There is no way I can beat the brilliant headline The Financial Times produced to describe this exhibition.
‘Charlotte Perriand: The thrill of the chaise at the Design Museum.’
This is the first retrospective of her work in the UK for 25 years and it draws on her archives in Paris and sheds new light on her creative process.
I first came across Charlotte Perriand’s work when visiting Villa Savoye à Poissy, near Paris. This weekend retreat was the last in Le Corbusier’s white villa cycle, and perfectly encapsulates the Modernist architectural vocabulary. Known as a modernist manifesto and formulated by Le Corbusier in 1927 as the fundamental principles of the Modern movement: reinforced concrete for constructing the supporting piers, roof garden, open plan design, horizontal windows and free design of the façade – all applied in the design of the Villa Savoye.
The house has examples of the modernist metal tubular furniture that I, up until then, thought was the work of Corbusier, but now I find out was more than likely to be the work of Charlotte Perriand.
In 1928 Perriand, who at the time was working for Corbusier, designed three chairs from his principles that the chair was a “machine for sitting,” and that each of the three would accommodate different positions for different tasks. At his request, a chair was made for conversation: the B301 sling back chair; another for relaxation: the LC2 Grand Comfort Chair and the last and best known, for sleeping: the B306 chaise longue. The chairs had tubular steel frames. In the prototype models, the steel was painted; in production the steel tubes were nickel- or chromium-plated. Examples of these designs including the full scale drawings by Perriand, are on show at this new exhibition.
Perriand was born in 24 October 1903 and died in 1999. She was a French architect and designer. Her work aimed to create functional living spaces in the belief that better design helps in creating a better society.
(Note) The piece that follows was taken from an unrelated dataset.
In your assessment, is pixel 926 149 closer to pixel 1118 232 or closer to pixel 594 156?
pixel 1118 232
In the mid 1930s Perriand’s design ethos turned away from the machine aesthetic and her work took on a more organic form as she photographed elements of nature and designed free form tables. During the second world war, Perriand spent two years in Japan where she gave advice to the government on how they could modernize their traditional crafts.
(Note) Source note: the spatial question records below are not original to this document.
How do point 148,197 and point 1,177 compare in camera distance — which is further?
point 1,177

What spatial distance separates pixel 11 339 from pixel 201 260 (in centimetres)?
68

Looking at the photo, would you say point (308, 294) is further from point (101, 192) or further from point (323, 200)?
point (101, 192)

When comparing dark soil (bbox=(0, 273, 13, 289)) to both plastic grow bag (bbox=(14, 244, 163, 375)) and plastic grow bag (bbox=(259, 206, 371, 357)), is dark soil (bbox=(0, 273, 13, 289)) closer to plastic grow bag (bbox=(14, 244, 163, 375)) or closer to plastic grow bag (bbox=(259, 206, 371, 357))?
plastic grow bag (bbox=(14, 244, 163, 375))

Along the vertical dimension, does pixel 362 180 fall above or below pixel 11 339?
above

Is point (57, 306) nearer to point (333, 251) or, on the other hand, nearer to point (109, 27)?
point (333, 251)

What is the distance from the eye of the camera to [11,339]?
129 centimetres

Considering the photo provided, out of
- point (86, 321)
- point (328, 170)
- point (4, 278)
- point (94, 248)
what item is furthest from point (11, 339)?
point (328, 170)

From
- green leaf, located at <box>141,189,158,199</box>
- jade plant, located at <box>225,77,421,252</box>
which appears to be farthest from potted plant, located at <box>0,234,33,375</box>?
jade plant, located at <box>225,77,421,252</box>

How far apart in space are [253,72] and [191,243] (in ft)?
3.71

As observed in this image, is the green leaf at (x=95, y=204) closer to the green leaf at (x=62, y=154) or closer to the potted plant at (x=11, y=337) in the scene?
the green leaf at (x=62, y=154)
Being a designer in post war Europe was an exciting time to be involved in the reconstruction and modernisation that was going on. Perriand designed interiors for student dormitories in Paris and Air France offices around the world; but her crowning achievement was the Ski resort of Les Arcs. This is where she brought to fruition her vision of design, architecture and landscaping coming together as an integrated whole. She collaborated with architect Gaston Regairaz and many engineers including Jean Prouvé, but it was Perriand who took the creative lead. She had already worked on two previous ski resorts during the 1950s and 60s. Les Arcs was on a much larger scale. Accommodating 30,000 people, it was built at three different altitudes, 1600, 1800, 2000 meters. Work began in 1967 and took more than twenty years to complete.
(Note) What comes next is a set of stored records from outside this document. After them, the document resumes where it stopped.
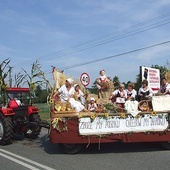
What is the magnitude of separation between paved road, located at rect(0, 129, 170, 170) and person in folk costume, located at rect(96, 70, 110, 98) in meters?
2.53

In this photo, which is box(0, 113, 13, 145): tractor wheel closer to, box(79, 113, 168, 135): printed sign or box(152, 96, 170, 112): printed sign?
box(79, 113, 168, 135): printed sign

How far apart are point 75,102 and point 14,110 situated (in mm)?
2845

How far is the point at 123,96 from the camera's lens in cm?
972

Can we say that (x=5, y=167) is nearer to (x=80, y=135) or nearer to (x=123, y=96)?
(x=80, y=135)

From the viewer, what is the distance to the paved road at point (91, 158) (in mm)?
6730

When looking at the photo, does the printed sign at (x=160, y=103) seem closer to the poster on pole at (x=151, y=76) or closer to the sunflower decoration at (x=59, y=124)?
the sunflower decoration at (x=59, y=124)

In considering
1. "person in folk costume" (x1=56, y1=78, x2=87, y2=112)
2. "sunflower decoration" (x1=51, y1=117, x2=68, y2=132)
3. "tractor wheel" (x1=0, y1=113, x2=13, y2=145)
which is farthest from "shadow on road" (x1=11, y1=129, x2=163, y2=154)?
"person in folk costume" (x1=56, y1=78, x2=87, y2=112)

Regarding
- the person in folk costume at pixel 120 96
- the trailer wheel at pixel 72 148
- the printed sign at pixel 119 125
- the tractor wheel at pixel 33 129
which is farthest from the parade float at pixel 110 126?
the tractor wheel at pixel 33 129

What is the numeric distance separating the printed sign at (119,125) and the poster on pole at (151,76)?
5.76 meters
At the heart of Perriand’s nearly seventy year career was a desire to balance contrasting elements of craftsmanship industrial production, urban and rural, East and West. Influenced by the sense of space in traditional Japanese interiors, she sought the openness and flexibility in her own –qualities that came to define modern living. Many of the ideas that we take for granted today, such as open plan living, shelving room dividers and paper lanterns, originated from her. They still look fresh and modern today yet many originated in the late nineteen twenties. This is an excellent exhibition well worth seeing.